Anti-Human Trafficking Club a good idea worth replicating
Kudos are in order for Port Antonio High School, which is establishing a Anti-Human Trafficking Club with the help of the police.
A story in our sister publication, Jamaica Observer North & East, on Monday, reported that Deputy Superintendent of Police Carl Berry, head of the Jamaica Constabulary Force’s Anti-Human Trafficking Unit, is helping with the formation of the club which will target grades 10 and 11 students.
According to Deputy Superintendent Berry, the idea of creating the club — the first such at a school in Jamaica — was spawned from a recent seminar he hosted on behalf of the police force, which was attended by Port Antonio High Principal Mr Basil Graham, teachers Ms Kerine Grant and Mr Fitzroy Johnson, and some students.
“Many people simply do not understand the horrible nature of human trafficking, so when they hear about the cruelty meted out to others right here in our land, for the first time, they are shocked,” Deputy Superintendent Berry was reported as saying.
“Some respond, and thankfully Port Antonio High has responded with the idea of establishing an Anti-Human Trafficking Club and, for sure, I will be working with the principal, the teachers, and students to make this project an active reality,” he said.
This initiative, we expect, will help to protect Jamaicans — particularly children — from what is one of the most heinous crimes which, according to the National Taskforce Against Trafficking in Persons, is the most under-reported in the world.
Local authorities estimate that hundreds of Jamaicans are, or have been, victims of human trafficking. A report from the government information arm earlier this year stated that between 2010 and 2016, a total of 62 victims had been rescued.
Worldwide, the United Nations Office on Drugs and Crime (UNODC), in its Global Report on Trafficking in Persons, has reported that data gathered from 155 countries show that the most common form of human trafficking is sexual exploitation, at 79 per cent. “The victims of sexual exploitation are predominantly women and girls,” the report stated.

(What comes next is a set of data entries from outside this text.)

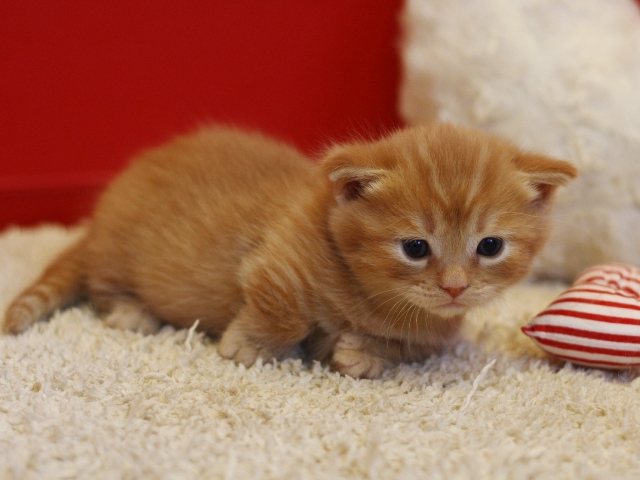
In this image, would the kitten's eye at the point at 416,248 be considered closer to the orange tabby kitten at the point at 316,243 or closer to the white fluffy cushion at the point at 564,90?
the orange tabby kitten at the point at 316,243

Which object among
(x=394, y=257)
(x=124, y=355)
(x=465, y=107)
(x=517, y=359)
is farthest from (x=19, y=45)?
(x=517, y=359)

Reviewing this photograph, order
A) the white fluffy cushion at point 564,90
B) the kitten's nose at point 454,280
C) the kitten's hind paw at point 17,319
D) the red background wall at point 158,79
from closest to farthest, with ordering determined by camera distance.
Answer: the kitten's nose at point 454,280, the kitten's hind paw at point 17,319, the white fluffy cushion at point 564,90, the red background wall at point 158,79

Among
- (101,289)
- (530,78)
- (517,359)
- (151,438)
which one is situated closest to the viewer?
(151,438)

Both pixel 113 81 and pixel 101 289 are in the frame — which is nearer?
pixel 101 289

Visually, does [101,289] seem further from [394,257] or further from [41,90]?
[41,90]

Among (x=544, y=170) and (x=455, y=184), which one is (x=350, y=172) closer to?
(x=455, y=184)

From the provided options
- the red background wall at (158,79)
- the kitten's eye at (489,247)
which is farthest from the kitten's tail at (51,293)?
the kitten's eye at (489,247)

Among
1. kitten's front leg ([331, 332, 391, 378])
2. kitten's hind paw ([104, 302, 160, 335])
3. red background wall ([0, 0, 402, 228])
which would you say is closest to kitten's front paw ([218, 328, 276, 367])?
kitten's front leg ([331, 332, 391, 378])
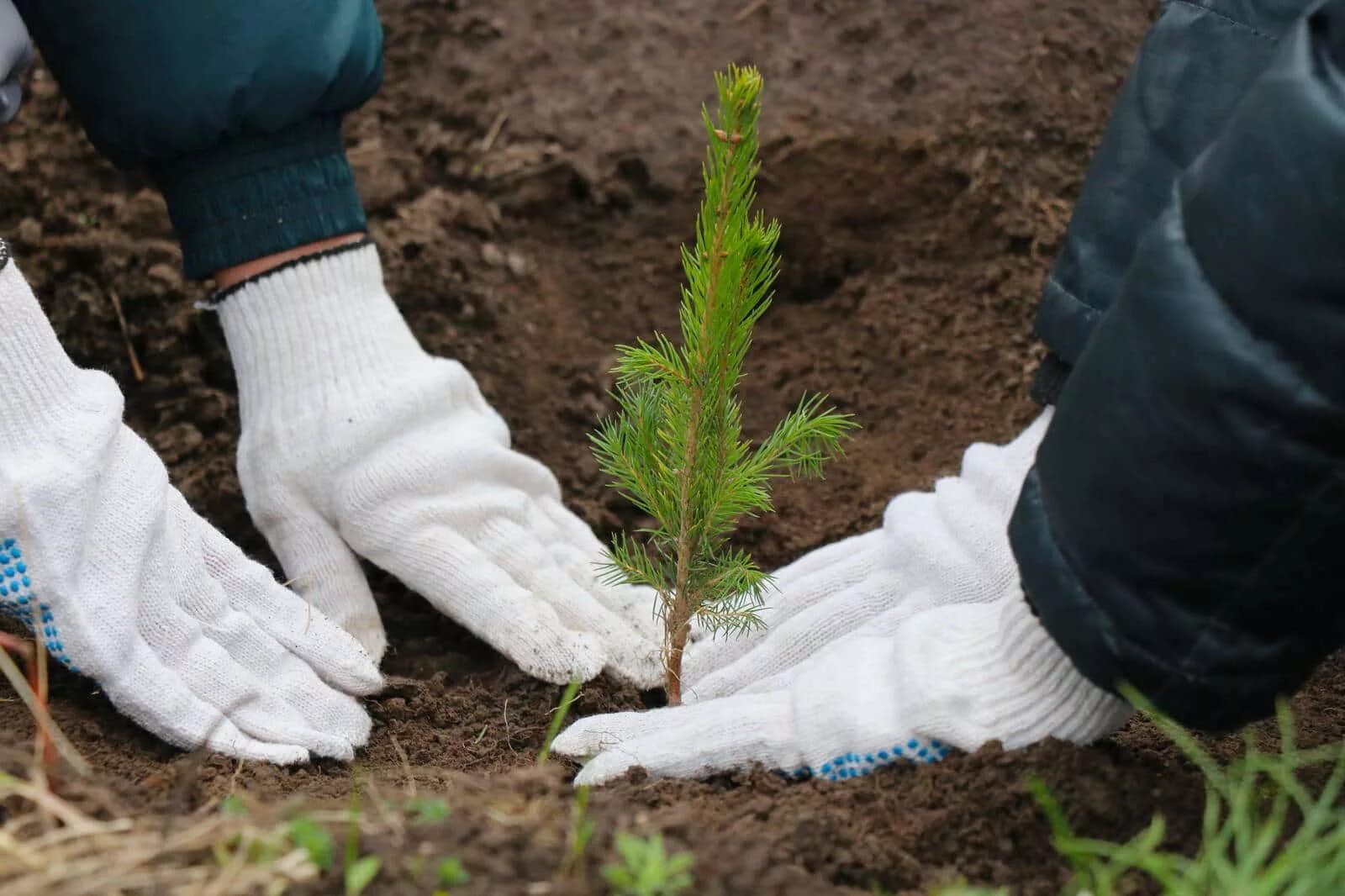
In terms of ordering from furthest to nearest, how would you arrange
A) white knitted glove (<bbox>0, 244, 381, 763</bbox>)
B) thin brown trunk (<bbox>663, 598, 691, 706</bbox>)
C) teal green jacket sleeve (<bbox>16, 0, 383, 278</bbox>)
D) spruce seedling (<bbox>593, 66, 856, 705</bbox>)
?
1. teal green jacket sleeve (<bbox>16, 0, 383, 278</bbox>)
2. thin brown trunk (<bbox>663, 598, 691, 706</bbox>)
3. white knitted glove (<bbox>0, 244, 381, 763</bbox>)
4. spruce seedling (<bbox>593, 66, 856, 705</bbox>)

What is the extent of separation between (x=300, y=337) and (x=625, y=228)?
3.61 feet

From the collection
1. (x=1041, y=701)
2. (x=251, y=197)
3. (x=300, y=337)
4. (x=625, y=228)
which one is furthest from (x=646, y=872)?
(x=625, y=228)

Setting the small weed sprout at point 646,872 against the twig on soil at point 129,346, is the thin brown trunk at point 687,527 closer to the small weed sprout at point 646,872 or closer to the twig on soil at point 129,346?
the small weed sprout at point 646,872

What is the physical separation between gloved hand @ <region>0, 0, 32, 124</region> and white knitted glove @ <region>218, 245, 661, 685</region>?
44 centimetres

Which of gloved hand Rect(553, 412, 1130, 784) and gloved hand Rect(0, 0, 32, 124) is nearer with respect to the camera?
gloved hand Rect(553, 412, 1130, 784)

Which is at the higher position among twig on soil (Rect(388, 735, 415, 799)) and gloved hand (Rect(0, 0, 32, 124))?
gloved hand (Rect(0, 0, 32, 124))

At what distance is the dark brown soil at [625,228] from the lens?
2.51 meters

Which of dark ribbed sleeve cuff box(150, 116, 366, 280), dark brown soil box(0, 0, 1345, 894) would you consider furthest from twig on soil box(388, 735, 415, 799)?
dark ribbed sleeve cuff box(150, 116, 366, 280)

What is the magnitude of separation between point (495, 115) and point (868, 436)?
129cm

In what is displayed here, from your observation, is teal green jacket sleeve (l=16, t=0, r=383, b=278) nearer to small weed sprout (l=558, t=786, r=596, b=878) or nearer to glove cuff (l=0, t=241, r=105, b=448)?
glove cuff (l=0, t=241, r=105, b=448)

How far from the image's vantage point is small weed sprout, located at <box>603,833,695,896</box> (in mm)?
1089

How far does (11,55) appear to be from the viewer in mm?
1918

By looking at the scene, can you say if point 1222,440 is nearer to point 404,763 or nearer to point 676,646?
point 676,646

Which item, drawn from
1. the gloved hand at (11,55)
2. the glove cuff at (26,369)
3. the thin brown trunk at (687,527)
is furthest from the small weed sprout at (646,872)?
the gloved hand at (11,55)
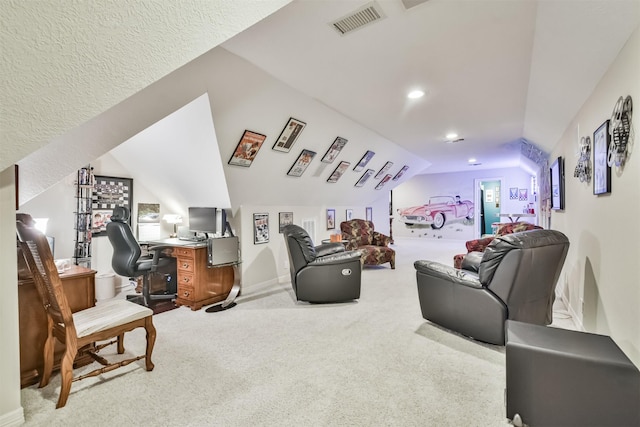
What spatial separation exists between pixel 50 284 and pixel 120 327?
21.3 inches

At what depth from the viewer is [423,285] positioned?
3.21 metres

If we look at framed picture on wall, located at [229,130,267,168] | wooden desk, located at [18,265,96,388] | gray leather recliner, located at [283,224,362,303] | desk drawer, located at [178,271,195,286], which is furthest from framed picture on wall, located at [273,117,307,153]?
wooden desk, located at [18,265,96,388]

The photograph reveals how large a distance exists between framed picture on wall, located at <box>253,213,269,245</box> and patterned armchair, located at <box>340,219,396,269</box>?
1.96m

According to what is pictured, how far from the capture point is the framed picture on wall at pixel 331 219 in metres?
6.78

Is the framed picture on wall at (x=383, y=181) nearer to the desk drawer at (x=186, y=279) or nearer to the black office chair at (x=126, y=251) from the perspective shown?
the desk drawer at (x=186, y=279)

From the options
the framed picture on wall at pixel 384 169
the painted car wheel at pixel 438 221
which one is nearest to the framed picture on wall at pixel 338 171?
the framed picture on wall at pixel 384 169

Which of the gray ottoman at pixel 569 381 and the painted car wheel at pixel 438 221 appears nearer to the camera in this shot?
the gray ottoman at pixel 569 381

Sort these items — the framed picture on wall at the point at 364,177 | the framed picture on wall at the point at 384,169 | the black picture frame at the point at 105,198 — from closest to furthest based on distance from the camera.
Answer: the black picture frame at the point at 105,198 < the framed picture on wall at the point at 364,177 < the framed picture on wall at the point at 384,169

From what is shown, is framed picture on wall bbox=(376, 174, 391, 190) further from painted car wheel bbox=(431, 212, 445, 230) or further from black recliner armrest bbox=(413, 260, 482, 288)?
black recliner armrest bbox=(413, 260, 482, 288)

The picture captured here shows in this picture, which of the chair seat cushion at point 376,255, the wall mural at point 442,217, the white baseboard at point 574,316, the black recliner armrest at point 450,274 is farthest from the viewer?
the wall mural at point 442,217

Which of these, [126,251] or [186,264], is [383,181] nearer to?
[186,264]

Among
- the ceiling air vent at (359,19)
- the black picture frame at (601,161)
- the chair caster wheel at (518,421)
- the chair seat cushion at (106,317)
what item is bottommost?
the chair caster wheel at (518,421)

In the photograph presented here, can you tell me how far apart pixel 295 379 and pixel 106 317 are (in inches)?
57.5

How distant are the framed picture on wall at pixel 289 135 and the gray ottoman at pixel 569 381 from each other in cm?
323
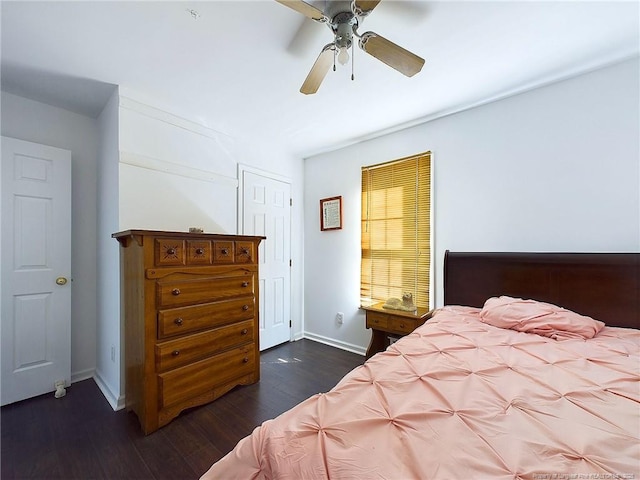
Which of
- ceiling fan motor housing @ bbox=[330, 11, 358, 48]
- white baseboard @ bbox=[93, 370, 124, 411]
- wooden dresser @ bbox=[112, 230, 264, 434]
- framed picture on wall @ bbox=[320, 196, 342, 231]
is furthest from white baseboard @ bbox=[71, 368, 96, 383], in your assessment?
ceiling fan motor housing @ bbox=[330, 11, 358, 48]

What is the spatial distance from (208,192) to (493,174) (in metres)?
2.68

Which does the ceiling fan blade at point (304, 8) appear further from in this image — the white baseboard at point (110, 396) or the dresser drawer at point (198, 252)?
the white baseboard at point (110, 396)

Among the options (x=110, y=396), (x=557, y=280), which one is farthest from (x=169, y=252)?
(x=557, y=280)

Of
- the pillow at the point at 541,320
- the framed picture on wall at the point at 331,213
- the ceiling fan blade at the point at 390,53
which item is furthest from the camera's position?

“Surprisingly,” the report revealed, “in 30 per cent of the countries which provided information on the gender of traffickers, women make up the largest proportion of traffickers. In some parts of the world, women trafficking women is the norm”.
The UNODC also reported that the second most common form of human trafficking is forced labour (18 per cent). However, the agency cautioned that this figure “may be a misrepresentation, because forced labour is less frequently detected and reported than trafficking for sexual exploitation”.
This is data that should give us grave cause for concern, especially as the UNODC also told us that, worldwide, almost 20 per cent of all trafficking victims are children.
We can therefore see the dire need for the type of information, advice and assistance that the Anti-Human Trafficking Club at Port Antonio High will offer, as children are most vulnerable, particularly in this age of high technology to which so many of them are glued.
Port Antonio High School’s initiative in this very serious matter is worth replicating islandwide in an effort to increase the avenues to protect our children.